課題文:
┄┄┄┄┄┄
軸としてあるのはコレクションへの向き合い方ですかね。コレクションを作り始めるときはすごく楽観的なんですよ。ただ発表の1ヶ月くらい前になると、がくんと心が落ちてしまう瞬間があって(笑)。
ーなぜショー前に落ちこむんですか?
基本自分に自信がないんですよ(笑)。時代を眺めたり、やりたいことに注力すると、宮下公園で開催したショー(このタイミングでメンズからウィメンズにシフト)のときと一緒で、自分は今良いと思って作っているけど、新しいことに挑戦しているからこそ不安が出てきてしまう。見た人がどういう風に感じるかなんてわからないし、色々不安になって追い込まれてしまうんですよね...。例えば今作っている2023年春夏コレクションは、今まで以上にミニマルにしたいなと思っているんです。今の時代は、ニュートラルに人を捉えたいというか普遍性の延長にあるものに惹かれるなと感じていて、それを自分なりの目線でやろうと思ったときに、デザインしすぎてしまわないように考えたりすると、やっぱりストレスだし、ビジネスとしての悩みも少し出てきます。まあでも悩んだ挙句、結局最初に思っていたことをやるので、何グジグジしてんだよって毎回思うんですけどね(笑)。
┄┄┄┄┄┄
提供された記録:
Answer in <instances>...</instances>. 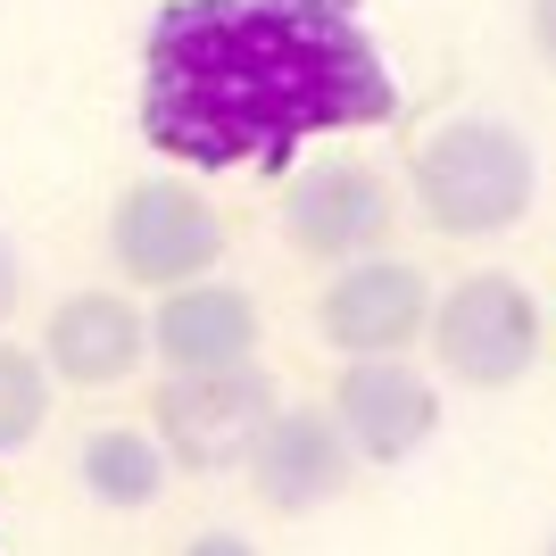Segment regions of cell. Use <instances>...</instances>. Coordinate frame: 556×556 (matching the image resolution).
I'll list each match as a JSON object with an SVG mask.
<instances>
[{
    "label": "cell",
    "instance_id": "277c9868",
    "mask_svg": "<svg viewBox=\"0 0 556 556\" xmlns=\"http://www.w3.org/2000/svg\"><path fill=\"white\" fill-rule=\"evenodd\" d=\"M432 357L465 391H515L540 366V300L507 266H473L432 300Z\"/></svg>",
    "mask_w": 556,
    "mask_h": 556
},
{
    "label": "cell",
    "instance_id": "ba28073f",
    "mask_svg": "<svg viewBox=\"0 0 556 556\" xmlns=\"http://www.w3.org/2000/svg\"><path fill=\"white\" fill-rule=\"evenodd\" d=\"M332 424L357 448V465H407L441 432V382L416 357H349L332 374Z\"/></svg>",
    "mask_w": 556,
    "mask_h": 556
},
{
    "label": "cell",
    "instance_id": "9c48e42d",
    "mask_svg": "<svg viewBox=\"0 0 556 556\" xmlns=\"http://www.w3.org/2000/svg\"><path fill=\"white\" fill-rule=\"evenodd\" d=\"M34 357L67 391H116L150 357V307H134V291H116V282H84V291H67L42 316V349Z\"/></svg>",
    "mask_w": 556,
    "mask_h": 556
},
{
    "label": "cell",
    "instance_id": "6da1fadb",
    "mask_svg": "<svg viewBox=\"0 0 556 556\" xmlns=\"http://www.w3.org/2000/svg\"><path fill=\"white\" fill-rule=\"evenodd\" d=\"M391 109L366 0H166L141 42V134L191 175H291L307 141Z\"/></svg>",
    "mask_w": 556,
    "mask_h": 556
},
{
    "label": "cell",
    "instance_id": "7c38bea8",
    "mask_svg": "<svg viewBox=\"0 0 556 556\" xmlns=\"http://www.w3.org/2000/svg\"><path fill=\"white\" fill-rule=\"evenodd\" d=\"M166 473H175V465H166L150 424H92L84 448H75V482L109 515H150L166 498Z\"/></svg>",
    "mask_w": 556,
    "mask_h": 556
},
{
    "label": "cell",
    "instance_id": "8992f818",
    "mask_svg": "<svg viewBox=\"0 0 556 556\" xmlns=\"http://www.w3.org/2000/svg\"><path fill=\"white\" fill-rule=\"evenodd\" d=\"M282 382L266 366H225V374H166L150 399V432H159L166 465L184 473H225L250 465L257 432L275 424Z\"/></svg>",
    "mask_w": 556,
    "mask_h": 556
},
{
    "label": "cell",
    "instance_id": "5bb4252c",
    "mask_svg": "<svg viewBox=\"0 0 556 556\" xmlns=\"http://www.w3.org/2000/svg\"><path fill=\"white\" fill-rule=\"evenodd\" d=\"M25 307V257L9 250V232H0V332H9V316Z\"/></svg>",
    "mask_w": 556,
    "mask_h": 556
},
{
    "label": "cell",
    "instance_id": "2e32d148",
    "mask_svg": "<svg viewBox=\"0 0 556 556\" xmlns=\"http://www.w3.org/2000/svg\"><path fill=\"white\" fill-rule=\"evenodd\" d=\"M175 556H257V540H241V532H200V540H184Z\"/></svg>",
    "mask_w": 556,
    "mask_h": 556
},
{
    "label": "cell",
    "instance_id": "30bf717a",
    "mask_svg": "<svg viewBox=\"0 0 556 556\" xmlns=\"http://www.w3.org/2000/svg\"><path fill=\"white\" fill-rule=\"evenodd\" d=\"M241 473H250V490L275 515H316V507H332V498L357 482V448L341 441L332 407H291V399H282Z\"/></svg>",
    "mask_w": 556,
    "mask_h": 556
},
{
    "label": "cell",
    "instance_id": "52a82bcc",
    "mask_svg": "<svg viewBox=\"0 0 556 556\" xmlns=\"http://www.w3.org/2000/svg\"><path fill=\"white\" fill-rule=\"evenodd\" d=\"M432 282L416 257H357L316 291V341L349 357H407L432 332Z\"/></svg>",
    "mask_w": 556,
    "mask_h": 556
},
{
    "label": "cell",
    "instance_id": "3957f363",
    "mask_svg": "<svg viewBox=\"0 0 556 556\" xmlns=\"http://www.w3.org/2000/svg\"><path fill=\"white\" fill-rule=\"evenodd\" d=\"M232 232L216 216V200L184 175H150V184L116 191L109 208V257L134 291H191V282H216Z\"/></svg>",
    "mask_w": 556,
    "mask_h": 556
},
{
    "label": "cell",
    "instance_id": "e0dca14e",
    "mask_svg": "<svg viewBox=\"0 0 556 556\" xmlns=\"http://www.w3.org/2000/svg\"><path fill=\"white\" fill-rule=\"evenodd\" d=\"M540 556H556V540H548V548H540Z\"/></svg>",
    "mask_w": 556,
    "mask_h": 556
},
{
    "label": "cell",
    "instance_id": "7a4b0ae2",
    "mask_svg": "<svg viewBox=\"0 0 556 556\" xmlns=\"http://www.w3.org/2000/svg\"><path fill=\"white\" fill-rule=\"evenodd\" d=\"M407 191L416 216L448 241H498L532 216L540 200V159L532 141L498 116H448L407 150Z\"/></svg>",
    "mask_w": 556,
    "mask_h": 556
},
{
    "label": "cell",
    "instance_id": "9a60e30c",
    "mask_svg": "<svg viewBox=\"0 0 556 556\" xmlns=\"http://www.w3.org/2000/svg\"><path fill=\"white\" fill-rule=\"evenodd\" d=\"M523 34H532L540 67H556V0H532V9H523Z\"/></svg>",
    "mask_w": 556,
    "mask_h": 556
},
{
    "label": "cell",
    "instance_id": "4fadbf2b",
    "mask_svg": "<svg viewBox=\"0 0 556 556\" xmlns=\"http://www.w3.org/2000/svg\"><path fill=\"white\" fill-rule=\"evenodd\" d=\"M42 424H50V366L34 357V349L0 341V457L34 448Z\"/></svg>",
    "mask_w": 556,
    "mask_h": 556
},
{
    "label": "cell",
    "instance_id": "8fae6325",
    "mask_svg": "<svg viewBox=\"0 0 556 556\" xmlns=\"http://www.w3.org/2000/svg\"><path fill=\"white\" fill-rule=\"evenodd\" d=\"M257 341H266V307L241 282H191V291H166L150 307V357L166 374L257 366Z\"/></svg>",
    "mask_w": 556,
    "mask_h": 556
},
{
    "label": "cell",
    "instance_id": "5b68a950",
    "mask_svg": "<svg viewBox=\"0 0 556 556\" xmlns=\"http://www.w3.org/2000/svg\"><path fill=\"white\" fill-rule=\"evenodd\" d=\"M391 225H399V191L391 175L357 150H332L316 166H291L282 184V241L291 257L307 266H357V257H382L391 250Z\"/></svg>",
    "mask_w": 556,
    "mask_h": 556
}]
</instances>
┄┄┄┄┄┄
練習問題:
1. 課題文の「基本自分に自信がないんですよ」から「毎回思うんですけどね(笑)。」までを、両端も含めて一字一句そのまま書き写しなさい。
2. 課題文について、次の問いに答えなさい。
(a) 話し手は、コレクションを作り始めるときの自分をどのような気持ちだと述べているか。
(b) 心ががくんと落ちる瞬間は、発表のどれくらい前に来ると述べられているか。
(c) 2023年春夏コレクションを、話し手はどのようにしたいと考えているか。

解答:
1.
基本自分に自信がないんですよ(笑)。時代を眺めたり、やりたいことに注力すると、宮下公園で開催したショー(このタイミングでメンズからウィメンズにシフト)のときと一緒で、自分は今良いと思って作っているけど、新しいことに挑戦しているからこそ不安が出てきてしまう。見た人がどういう風に感じるかなんてわからないし、色々不安になって追い込まれてしまうんですよね...。例えば今作っている2023年春夏コレクションは、今まで以上にミニマルにしたいなと思っているんです。今の時代は、ニュートラルに人を捉えたいというか普遍性の延長にあるものに惹かれるなと感じていて、それを自分なりの目線でやろうと思ったときに、デザインしすぎてしまわないように考えたりすると、やっぱりストレスだし、ビジネスとしての悩みも少し出てきます。まあでも悩んだ挙句、結局最初に思っていたことをやるので、何グジグジしてんだよって毎回思うんですけどね(笑)。

2.
(a) すごく楽観的な気持ちである。
(b) 発表の1ヶ月くらい前である。
(c) 今まで以上にミニマルにしたいと考えている。